While women have often been called on to lean in when it comes to their leadership, M.M. LaFleur founder and chief executive officer Sarah LaFleur believes the onus can’t all be on them.
“I am a huge fan of men leaning out,” she said during a discussion on the “Power of Pursuit” moderated by WWD executive editor Tara Donaldson during a recent Women in Power event highlighting the inaugural WWD and FN 50 Most Powerful Women. It’s both about companies un-gendering the playing field and making space for more than just those who have traditionally had the seats at the table.
Before M.M. LaFleur, as one of two women working in private equity among hundreds of other investment professionals, LaFleur said she considered herself capable, smart and that she could make something of her career. However, recognizing that if she wanted to succeed, she was, “almost going to have to play a totally different game from being who she was” made her pause, she said.

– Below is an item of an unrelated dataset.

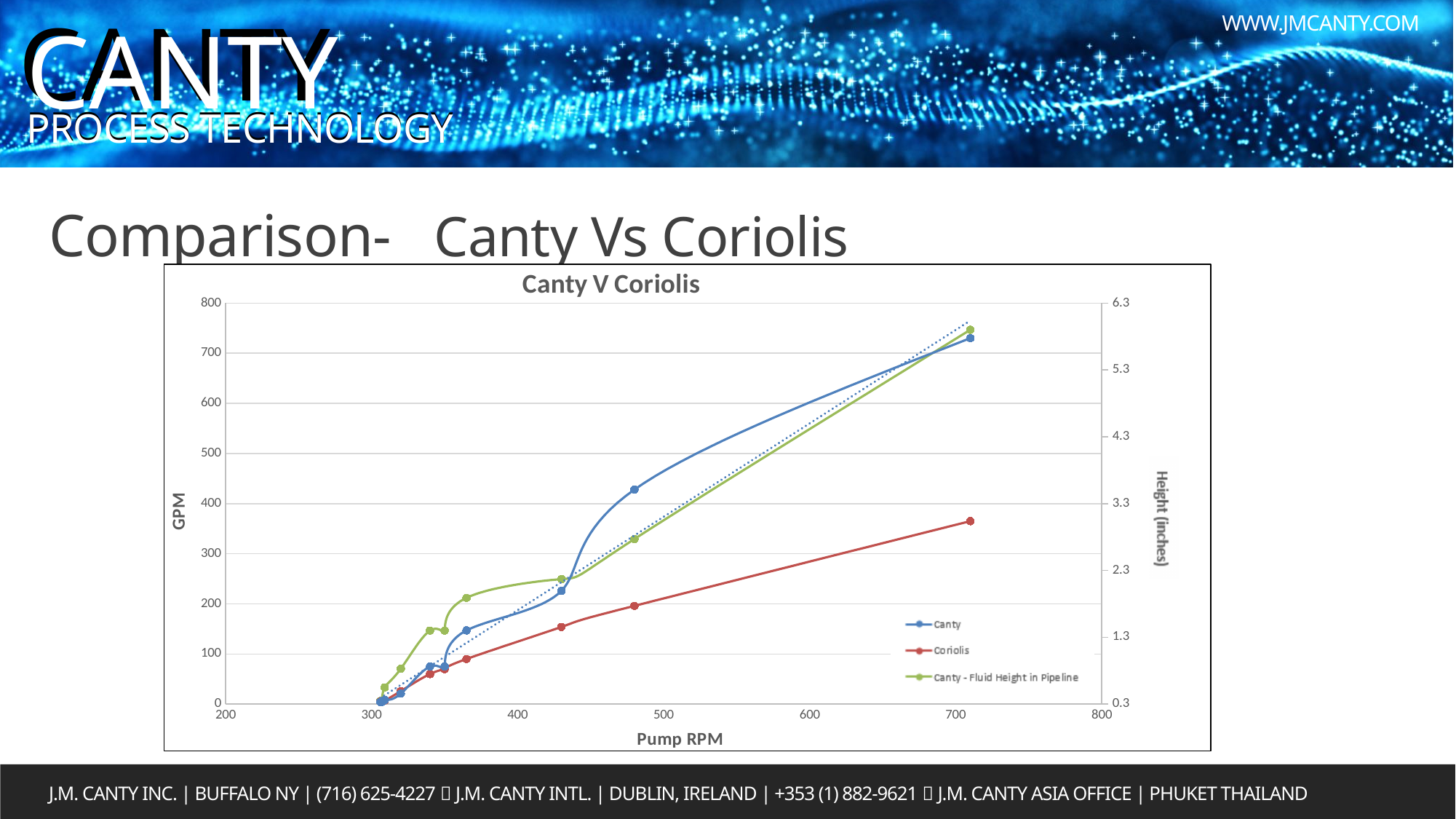
Is the Canty GPM value at about 365 RPM greater or less than 100? greater Is the Canty GPM value at about 480 RPM greater or less than 400? greater Do the Coriolis GPM values rise or fall as pump RPM increases? rise What type of chart is shown on the slide? Line chart Which series reaches the highest GPM value on the chart? Canty Is the Coriolis GPM value at about 710 RPM greater or less than 400? less What is the title of the chart? Canty V Coriolis How many series does the chart legend list? 3 What is the label of the x axis? Pump RPM Which series has the lowest GPM value at the highest pump RPM plotted? Coriolis At the highest pump RPM plotted, which series has the larger GPM value, Canty or Coriolis? Canty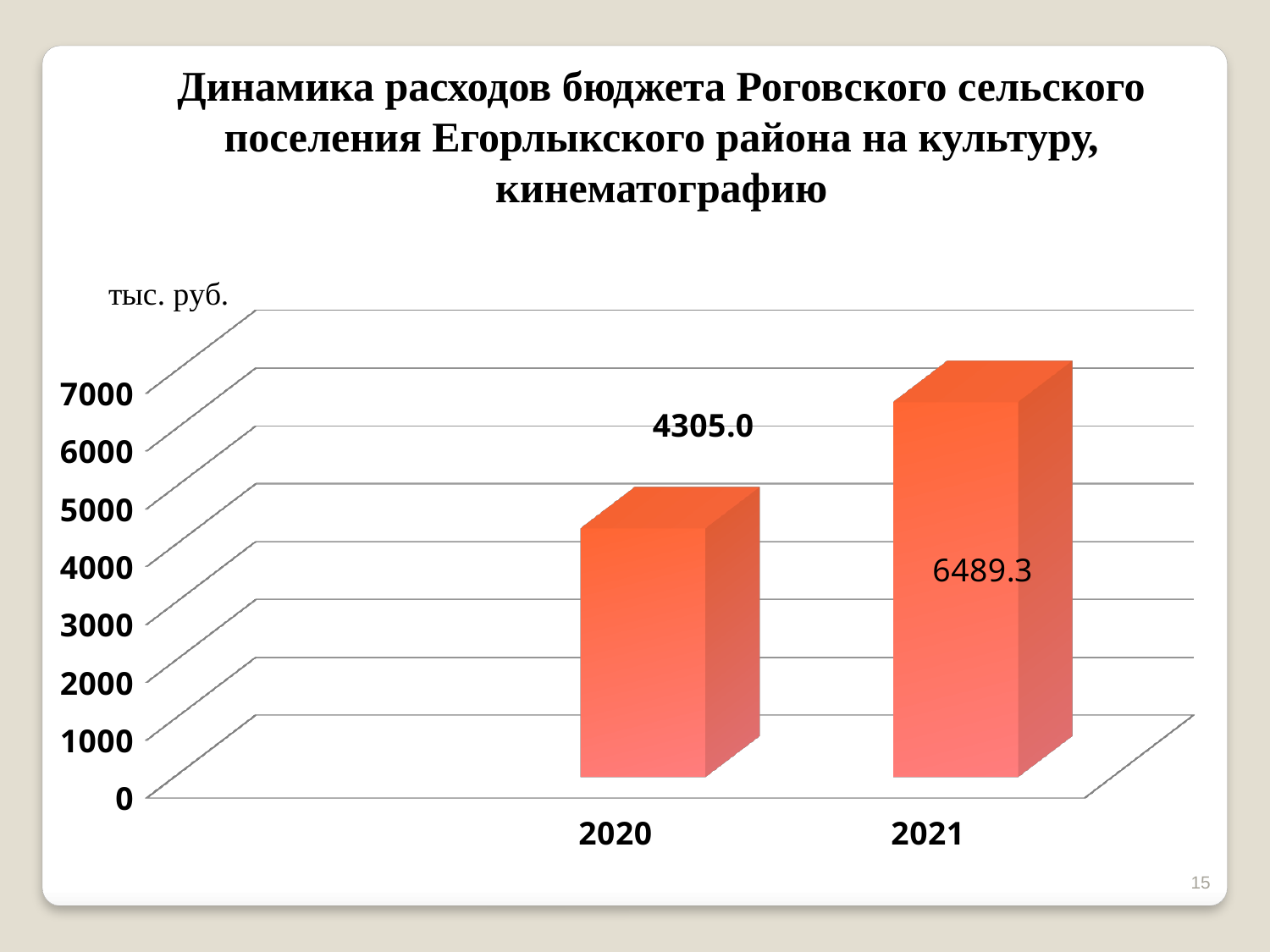
What is the value for 2021? 6489.3 What is the difference between the values for 2021 and 2020? 2184.3 Do the values rise or fall from 2020 to 2021? rise What unit is indicated above the vertical axis? тыс. руб. Which is larger, the value for 2020 or the value for 2021? 2021 What kind of chart is shown on the slide? bar chart Is the value for 2020 greater or less than 5000? less Which year has the highest value? 2021 Which year has the lowest value? 2020 Is the value for 2021 greater or less than 6000? greater How many years are shown on the x axis? 2 What is the value for 2020? 4305.0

“That was a huge impetus for me leaving and ultimately wanting to start my own company, where women didn’t have to behave more like the men,” LaFleur said. After working as a management consultant and becoming dismayed by the lack of women’s workwear, LaFleur joined forces with Miyako Nakamura and Narie Foster to launch M.M. LaFleur in 2013.
Through hiring, pay equity and personal interests, the executive understands the power of pursuit.
In discussing some of the struggles and successes she has experienced as a female-founder, LaFleur noted that roughly 2 percent of venture capital funding goes to female-founded businesses, despite there being a significantly larger portion of female business owners. While seed round or Series A round funding has increased slightly, there is still disparity in the later-stage rounds “where venture capital or institutional firms are writing big checks in the hundreds of millions of dollars, sometimes even in the billions of dollars,” she said.
While the conversation of trying to support more women in entrepreneurship — something that didn’t exist when she started out 10 years ago — is “definitely happening, the proof is in the actual funding. And that needle hasn’t unfortunately moved as much as we would like to see,” LaFleur said.
Acknowledging her privilege, being an Ivy League graduate and former Bain Capital employee, both of which led to “a lot of built-in networks,” LaFleur said she still found fundraising “excruciatingly painful.”
Recalling how a female professional at a major investment bank once mentioned new female hires were coached to speak in a lower voice to come across as more authoritative, La Fleur said, “I just thought, ‘What a shame that feel they have to lower their voices to capture the attention in the room.’”
The microaggressions women have been facing in the workplace since well before microaggressions were a common part of the lexicon, can be so extensive that many women aren’t even always aware they are experiencing them.
Having been advised once not to touch her hair in meetings, she said, “There are these small signals that we are sending women that somehow they have to adjust themselves to be more like men…one thing at my company that I have really tried to protect is [that] you can be who you want, bring your full self to work. We talk a lot about being able to hold onto your identity while also pursuing professional success.”
As for whether women can get to a place where they are not continuing to be judged on traditional male terms, LaFleur said that will definitely take time.
“The start-up sector is really interesting. When you have female leaders and minority leaders at the helm, it sets a whole new example of what leadership could look like,” she said. “Hopefully, for the people, who work there, it helps them understand and inspires them [to see] that leadership comes in many different forms.”
Asked about efforts at M.M. LaFleur to “un-gender” the playing field, LaFleur said the company has full pay transparency, for one. Three years in the making, that was meant “to show employees that we are really putting our money where our mouth is. After all, we are a company that believes the world is a better place, when women succeed,” she said.
In the process of bringing their pay to parity, LaFleur admitted learning that male “leader stage” employees were making more money at a company that was supposed to be about empowering women “was embarrassing.” As such, she decided each level would be connected to a specific salary number, based on a standard or advanced tier. All employees know exactly what everyone else is making and that reflects the company’s commitment to gender parity, LaFleur said. Also, it is very clear what every employee needs to do to be promoted at the company, she added.
At home, LaFleur believes in domestic partners being true partners, and that’s one reason M.M. LaFleur offers — and encourages — equal parental leave among all employees.
Having become a mother of three children in a span of six weeks last summer — after a surrogate delivered twins and LaFleur had a child herself following fertility struggles, which she is intentionally open about — she debated over taking time off and ultimately decided on a 12-week maternity leave. Her husband negotiated and “fought for” four months of paternity leave, even though most men at his employer usually only take a week or two, she said. Having fathers involved with child care from Day One doesn’t perpetuate the cycle of mothers being the primary caretakers, LaFleur said.
A self-described “collaborative leader,” La Fleur said “one of her greatest joys” is getting to know more about her employees on a personal level, not just a professional one.
“I hope that people, who work at M.M. LaFleur and my kids, can see that there is no such thing as a ‘CEO type,’ she said. “If you are someone who believes strongly in a mission, and you want to work very hard for it, and you have other skills and talents to bring to the table, then you, too, can be CEO.”